Records taken from a collection
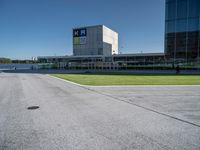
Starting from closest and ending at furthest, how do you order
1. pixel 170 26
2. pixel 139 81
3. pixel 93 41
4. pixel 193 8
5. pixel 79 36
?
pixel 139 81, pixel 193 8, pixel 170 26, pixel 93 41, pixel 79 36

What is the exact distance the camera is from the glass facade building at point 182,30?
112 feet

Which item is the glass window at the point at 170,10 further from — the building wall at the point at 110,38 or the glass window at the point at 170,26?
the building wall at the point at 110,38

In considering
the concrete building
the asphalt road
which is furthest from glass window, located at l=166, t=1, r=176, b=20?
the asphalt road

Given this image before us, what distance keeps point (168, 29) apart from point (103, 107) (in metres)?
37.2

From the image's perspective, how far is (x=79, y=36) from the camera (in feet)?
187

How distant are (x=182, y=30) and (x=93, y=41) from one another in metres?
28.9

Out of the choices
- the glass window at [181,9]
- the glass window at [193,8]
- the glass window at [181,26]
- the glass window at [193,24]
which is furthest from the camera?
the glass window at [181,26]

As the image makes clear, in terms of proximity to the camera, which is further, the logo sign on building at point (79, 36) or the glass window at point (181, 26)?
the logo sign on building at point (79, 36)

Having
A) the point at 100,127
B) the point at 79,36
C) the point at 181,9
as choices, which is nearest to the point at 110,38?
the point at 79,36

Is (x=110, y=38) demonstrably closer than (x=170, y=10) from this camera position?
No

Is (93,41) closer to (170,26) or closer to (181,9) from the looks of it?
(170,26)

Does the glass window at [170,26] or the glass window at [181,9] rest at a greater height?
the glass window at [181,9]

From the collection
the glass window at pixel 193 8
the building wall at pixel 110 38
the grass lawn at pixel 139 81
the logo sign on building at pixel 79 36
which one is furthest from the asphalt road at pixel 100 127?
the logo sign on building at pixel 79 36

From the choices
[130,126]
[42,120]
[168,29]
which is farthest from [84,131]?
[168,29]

Goal: Put the lines above into a JSON list of strings with one string per line, skipping blank lines and leaving out any picture.

Response for this exercise:
[
  "Starting from closest and ending at furthest, how do you order",
  "1. pixel 170 26",
  "2. pixel 139 81",
  "3. pixel 93 41",
  "4. pixel 193 8",
  "5. pixel 79 36",
  "?",
  "pixel 139 81, pixel 193 8, pixel 170 26, pixel 93 41, pixel 79 36",
  "What is the exact distance the camera is from the glass facade building at point 182,30?",
  "112 feet",
  "Which item is the glass window at the point at 170,10 further from — the building wall at the point at 110,38 or the glass window at the point at 170,26?",
  "the building wall at the point at 110,38",
  "In considering",
  "the concrete building",
  "the asphalt road",
  "which is furthest from glass window, located at l=166, t=1, r=176, b=20?",
  "the asphalt road",
  "Given this image before us, what distance keeps point (168, 29) apart from point (103, 107) (in metres)?",
  "37.2",
  "From the image's perspective, how far is (x=79, y=36) from the camera (in feet)?",
  "187",
  "How distant are (x=182, y=30) and (x=93, y=41) from one another in metres?",
  "28.9",
  "Out of the choices",
  "- the glass window at [181,9]",
  "- the glass window at [193,8]",
  "- the glass window at [181,26]",
  "- the glass window at [193,24]",
  "which is furthest from the camera?",
  "the glass window at [181,26]",
  "As the image makes clear, in terms of proximity to the camera, which is further, the logo sign on building at point (79, 36) or the glass window at point (181, 26)?",
  "the logo sign on building at point (79, 36)",
  "Having",
  "A) the point at 100,127",
  "B) the point at 79,36",
  "C) the point at 181,9",
  "as choices, which is nearest to the point at 110,38?",
  "the point at 79,36",
  "Is (x=110, y=38) demonstrably closer than (x=170, y=10) from this camera position?",
  "No",
  "Is (93,41) closer to (170,26) or closer to (181,9) from the looks of it?",
  "(170,26)",
  "Does the glass window at [170,26] or the glass window at [181,9] rest at a greater height?",
  "the glass window at [181,9]",
  "From the collection",
  "the glass window at pixel 193 8",
  "the building wall at pixel 110 38",
  "the grass lawn at pixel 139 81",
  "the logo sign on building at pixel 79 36",
  "which one is furthest from the asphalt road at pixel 100 127?",
  "the logo sign on building at pixel 79 36",
  "From the choices",
  "[130,126]",
  "[42,120]",
  "[168,29]",
  "which is farthest from [84,131]?",
  "[168,29]"
]